### Exercise
What lines of the data below include the word "recaptcha"? Report them by copying each.
<<<<
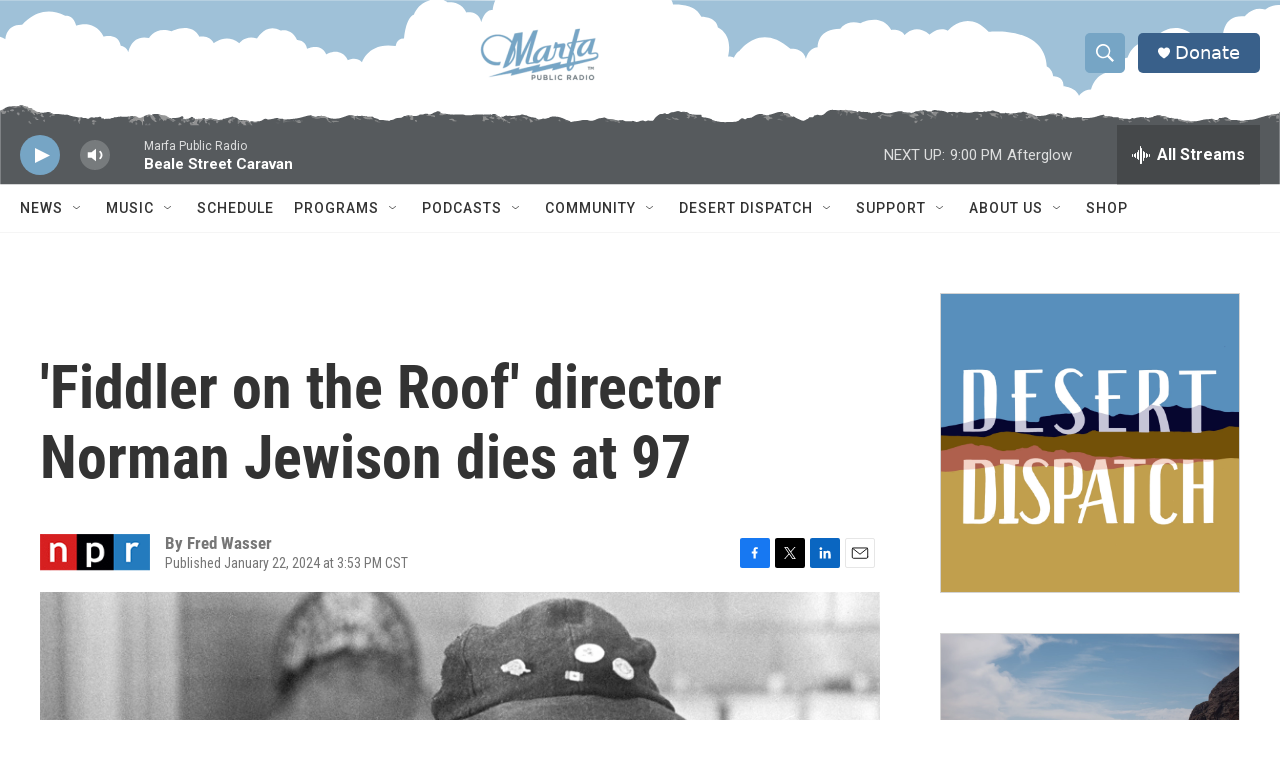

--- FILE ---
content_type: text/html; charset=utf-8
request_url: https://www.google.com/recaptcha/api2/aframe
body_size: 268
content:
<!DOCTYPE HTML><html><head><meta http-equiv="content-type" content="text/html; charset=UTF-8"></head><body><script nonce="Ea4pZe28BWVYzpja9XQMDg">/** Anti-fraud and anti-abuse applications only. See google.com/recaptcha */ try{var clients={'sodar':'https://pagead2.googlesyndication.com/pagead/sodar?'};window.addEventListener("message",function(a){try{if(a.source===window.parent){var b=JSON.parse(a.data);var c=clients[b['id']];if(c){var d=document.createElement('img');d.src=c+b['params']+'&rc='+(localStorage.getItem("rc::a")?sessionStorage.getItem("rc::b"):"");window.document.body.appendChild(d);sessionStorage.setItem("rc::e",parseInt(sessionStorage.getItem("rc::e")||0)+1);localStorage.setItem("rc::h",'1768876107380');}}}catch(b){}});window.parent.postMessage("_grecaptcha_ready", "*");}catch(b){}</script></body></html>

--- FILE ---
content_type: image/svg+xml
request_url: https://npr.brightspotcdn.com/cf/23/63e0f59546c5a478fd4b1f293313/marfa-clouds-bg.svg
body_size: 1467
content:
<svg xmlns="http://www.w3.org/2000/svg" xml:space="preserve" id="Layer_2" x="0" y="0" style="enable-background:new 0 0 891 65" version="1.1" viewBox="0 0 891 65"><style>.st1{fill:#9fc1d8}</style><path d="M-.1 0h891v64H-.1z" style="fill:#fff"/><path d="M323.2 0c1.7.5 2.5 1.3 2.5 1.3s8.2-1.3 11.7 6.3c0 0 7.7-1.5 9.3 6 0 0 2.2-8.4 7.1-7.5 0 0 .3-3.4 1.6-5.9L323.2 0zM8.3 2.2S25.2 0 27.7 16.5c0 0 4.5.2 5 6.8 0 0 3.4-.5 4 3.4 0 0 4.7-8.3 14-2.4 0 0 0-9.2 10.4-9 0 0 11-14.1 26.7-5.6 0 0 5-1 6.9 6.1 0 0 11.5-4.4 17.1 6.9 0 0 9-2.8 10.6 5.6 0 0 4 .6 4.7 4.2 0 0 1.8-11.5 12.9-9 0 0 4-7.4 14-4.2 0 0 12.2-6.4 17.4 3.4 0 0 6.2-1.3 8.9 4 0 0 7.8-6.7 15.9 0 0 0 3.8-5.4 11-2.9 0 0 5.5-10 14.6-5 0 0 7-1.9 10.3 5.9 0 0 5.5 0 6.2 5.5 0 0 8.7-4.1 12 3.5 0 0 8.8-5.4 13.4 3.6 0 0 5.1-2.8 8.8 1.3 0 0 4-13 21-10.1 0 0 .4-5 5.2-4.7 0 0 .7-12.8 6.2-15 0 0 2.2-6.9 10-8.8H4.3s2.9-.3 4 2.2zM465 0c.5.8.9 1.7 1 2.7 0 0 13.5-1.4 17.6 7.6 0 0 9.2-.3 10.3 6.6 0 0 9.7 3.8 6.3 18.2 0 0 2-.3 3.7.7 0 0 1.6-3.7 3.4-4.2 0 0 12.8-18.5 31.7-1.4 0 0 8-1 9.7 6.4 0 0 1-6.7 7.3-7.4 0 0-.7-11.6 14.2-11.5 0 0 3.5-5.8 12.4-3.4 0 0 12.7-7 19.2 4.2 0 0 5.7-1.1 8.3 3.2 0 0 6.4-7.9 15.6-.3 0 0 5-5.3 11.3-2.5 0 0 11.8-14 25.3.7 0 0 35-4 36.2 21.6 0 0 3.5 1.4 4 6.1 0 0 6.8-.2 6.4 6.2 0 0 7.6.4 9.7 6 0 0 2.5-4 7.5-3.9 0 0 2.4-12.2 15.2-10.8 0 0 .4-7.9 7.6-9.2 0 0 3-11 14.2-9.7 0 0 13-17.7 28.4-2.6 0 0 5.4-.9 7 3.2 0 0 3.2-.7 4.7 0 0 0 1.6-4.6 5-4.6 0 0 0-13.4 13.6-11.9 0 0 4.7-6.5 12.5-4.2 0 0 7.3-5.9 14.2-.9l.8.6v-.1l1.7 1s1.7-1.6 5.6 1c0 0 7.4.4 8.5 7.4 0 0 1.3-.5 3 .6 0 0 2.8-5.1 9.3-6.4 0 0 1.6-9 10.2-9H465z" class="st1"/></svg>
>>>>
### Answer to the problem
request_url: https://www.google.com/recaptcha/api2/aframe
<!DOCTYPE HTML><html><head><meta http-equiv="content-type" content="text/html; charset=UTF-8"></head><body><script nonce="Ea4pZe28BWVYzpja9XQMDg">/** Anti-fraud and anti-abuse applications only. See google.com/recaptcha */ try{var clients={'sodar':'https://pagead2.googlesyndication.com/pagead/sodar?'};window.addEventListener("message",function(a){try{if(a.source===window.parent){var b=JSON.parse(a.data);var c=clients[b['id']];if(c){var d=document.createElement('img');d.src=c+b['params']+'&rc='+(localStorage.getItem("rc::a")?sessionStorage.getItem("rc::b"):"");window.document.body.appendChild(d);sessionStorage.setItem("rc::e",parseInt(sessionStorage.getItem("rc::e")||0)+1);localStorage.setItem("rc::h",'1768876107380');}}}catch(b){}});window.parent.postMessage("_grecaptcha_ready", "*");}catch(b){}</script></body></html>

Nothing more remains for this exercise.